KUTIPAN BACAAN »
Sabtu, 15 Juni 2013

RESENSI



Judul               : AYAT-AYAT CINTA
Pengarang       : Habiburrahman El-Shirazy
Sinopsis    :
Tengah hari di awal Agustus ini, udara panas menghiasi Kota Kairo Tanah dan pasir menguapkan bau neraka di sana-sini. Hembusan angin yang menerpa menambah suasana menjadi semakin tidak mengenakan. Panasnya sahara membuat kebanyakan penduduk Mesir enggan untuk keluar rumah. Mereka lebih memilih untuk tetap tinggal di dalam rumah dengan menghidupkan cooler dan menutup rapat rumah-rumah mereka sehingga panasnya Sahara tidak sampai masuk ke dalam rumah. Kumandang azan zuhur dari ribuan menara yang menghiasi Kota Mesir seolah tak mampu untuk menggerakkan hati muslim untuk menjalankan salat berjamaah dimasjid-masjid yang berserakan di seluruh Kota Mesir. Mereka akan lebih memilih untuk melaksanakan salat dirumah saja. Hanya mereka yang beriman teguh laksana batu karang yang tak gentar diterjang badai dan gelombang saja yang terpanggil untuk datang ke masjid melakukan salat berjamaah.

[Data kutipan dari sebuah koleksi]
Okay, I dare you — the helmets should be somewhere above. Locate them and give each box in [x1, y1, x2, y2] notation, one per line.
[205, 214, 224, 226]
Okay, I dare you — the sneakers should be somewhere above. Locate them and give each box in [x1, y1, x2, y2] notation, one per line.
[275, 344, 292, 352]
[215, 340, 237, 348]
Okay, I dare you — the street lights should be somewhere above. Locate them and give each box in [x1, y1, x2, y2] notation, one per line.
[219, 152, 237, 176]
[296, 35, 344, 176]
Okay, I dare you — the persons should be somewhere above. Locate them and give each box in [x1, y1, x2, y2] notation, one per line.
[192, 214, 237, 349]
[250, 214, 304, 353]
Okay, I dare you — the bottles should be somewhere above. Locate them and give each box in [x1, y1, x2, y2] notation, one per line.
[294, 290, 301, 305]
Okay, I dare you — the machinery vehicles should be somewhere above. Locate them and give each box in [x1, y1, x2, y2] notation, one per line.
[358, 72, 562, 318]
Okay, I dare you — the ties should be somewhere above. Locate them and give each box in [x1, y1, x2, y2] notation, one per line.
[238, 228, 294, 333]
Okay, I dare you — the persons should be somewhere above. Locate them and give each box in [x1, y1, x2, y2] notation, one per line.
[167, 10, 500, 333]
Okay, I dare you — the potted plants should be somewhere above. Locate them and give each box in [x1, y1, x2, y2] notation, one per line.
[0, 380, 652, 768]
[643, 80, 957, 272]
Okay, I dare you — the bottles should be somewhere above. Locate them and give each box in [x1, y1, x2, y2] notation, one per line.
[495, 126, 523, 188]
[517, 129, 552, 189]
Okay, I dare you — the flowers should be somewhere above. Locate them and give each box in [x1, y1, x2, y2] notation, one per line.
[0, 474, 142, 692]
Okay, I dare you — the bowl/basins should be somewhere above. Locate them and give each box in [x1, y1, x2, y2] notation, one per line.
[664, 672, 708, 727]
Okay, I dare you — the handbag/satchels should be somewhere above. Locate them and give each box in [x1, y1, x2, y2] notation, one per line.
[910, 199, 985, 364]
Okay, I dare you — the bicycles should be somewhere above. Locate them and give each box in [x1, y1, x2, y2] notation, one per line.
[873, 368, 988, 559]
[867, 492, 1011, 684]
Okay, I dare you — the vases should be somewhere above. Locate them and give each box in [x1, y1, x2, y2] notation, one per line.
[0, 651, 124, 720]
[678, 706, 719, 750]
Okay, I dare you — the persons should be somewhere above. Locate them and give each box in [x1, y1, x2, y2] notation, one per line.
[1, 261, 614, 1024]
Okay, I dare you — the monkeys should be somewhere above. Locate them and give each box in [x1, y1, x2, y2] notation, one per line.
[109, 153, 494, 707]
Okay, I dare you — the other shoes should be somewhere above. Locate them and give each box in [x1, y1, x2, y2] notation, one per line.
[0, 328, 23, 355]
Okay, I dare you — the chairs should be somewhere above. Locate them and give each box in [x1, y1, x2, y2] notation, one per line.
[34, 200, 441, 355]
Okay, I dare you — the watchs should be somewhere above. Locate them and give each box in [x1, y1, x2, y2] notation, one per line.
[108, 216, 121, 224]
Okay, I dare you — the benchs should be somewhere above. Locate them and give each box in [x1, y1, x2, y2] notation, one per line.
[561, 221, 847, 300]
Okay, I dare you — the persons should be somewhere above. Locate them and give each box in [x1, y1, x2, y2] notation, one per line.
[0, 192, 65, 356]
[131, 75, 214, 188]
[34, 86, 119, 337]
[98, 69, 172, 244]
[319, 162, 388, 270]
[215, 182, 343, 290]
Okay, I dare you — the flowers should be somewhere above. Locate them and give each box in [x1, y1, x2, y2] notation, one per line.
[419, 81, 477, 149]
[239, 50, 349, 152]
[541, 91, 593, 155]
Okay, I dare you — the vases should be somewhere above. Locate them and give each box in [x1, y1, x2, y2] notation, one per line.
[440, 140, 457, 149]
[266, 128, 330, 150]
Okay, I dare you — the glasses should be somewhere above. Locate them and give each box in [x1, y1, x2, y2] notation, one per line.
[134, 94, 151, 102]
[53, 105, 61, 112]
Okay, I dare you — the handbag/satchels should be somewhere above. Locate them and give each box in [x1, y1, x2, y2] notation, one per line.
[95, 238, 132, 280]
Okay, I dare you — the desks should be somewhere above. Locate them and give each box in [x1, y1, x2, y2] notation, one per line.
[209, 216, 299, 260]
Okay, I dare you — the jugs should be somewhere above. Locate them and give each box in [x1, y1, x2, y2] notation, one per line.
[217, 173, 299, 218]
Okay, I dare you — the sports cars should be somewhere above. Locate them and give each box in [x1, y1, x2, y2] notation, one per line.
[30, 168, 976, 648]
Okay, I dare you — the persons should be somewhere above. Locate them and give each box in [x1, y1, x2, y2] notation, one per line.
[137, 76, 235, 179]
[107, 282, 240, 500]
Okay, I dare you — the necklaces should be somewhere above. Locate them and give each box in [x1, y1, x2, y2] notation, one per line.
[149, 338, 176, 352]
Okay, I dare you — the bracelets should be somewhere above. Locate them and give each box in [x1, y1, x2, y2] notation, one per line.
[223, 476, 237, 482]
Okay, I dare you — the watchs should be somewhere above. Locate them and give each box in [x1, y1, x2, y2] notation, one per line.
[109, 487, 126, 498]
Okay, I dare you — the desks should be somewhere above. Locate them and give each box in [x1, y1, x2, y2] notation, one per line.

PETUNJUK LATIHAN » Dalam resensi Ayat-Ayat Cinta, bagaimana kalimat "Panasnya sahara membuat kebanyakan penduduk Mesir enggan untuk keluar rumah." diterjemahkan ke dalam bahasa Inggris?

JAWABAN SOAL » The heat of the Sahara makes most of Egypt's residents reluctant to leave their homes.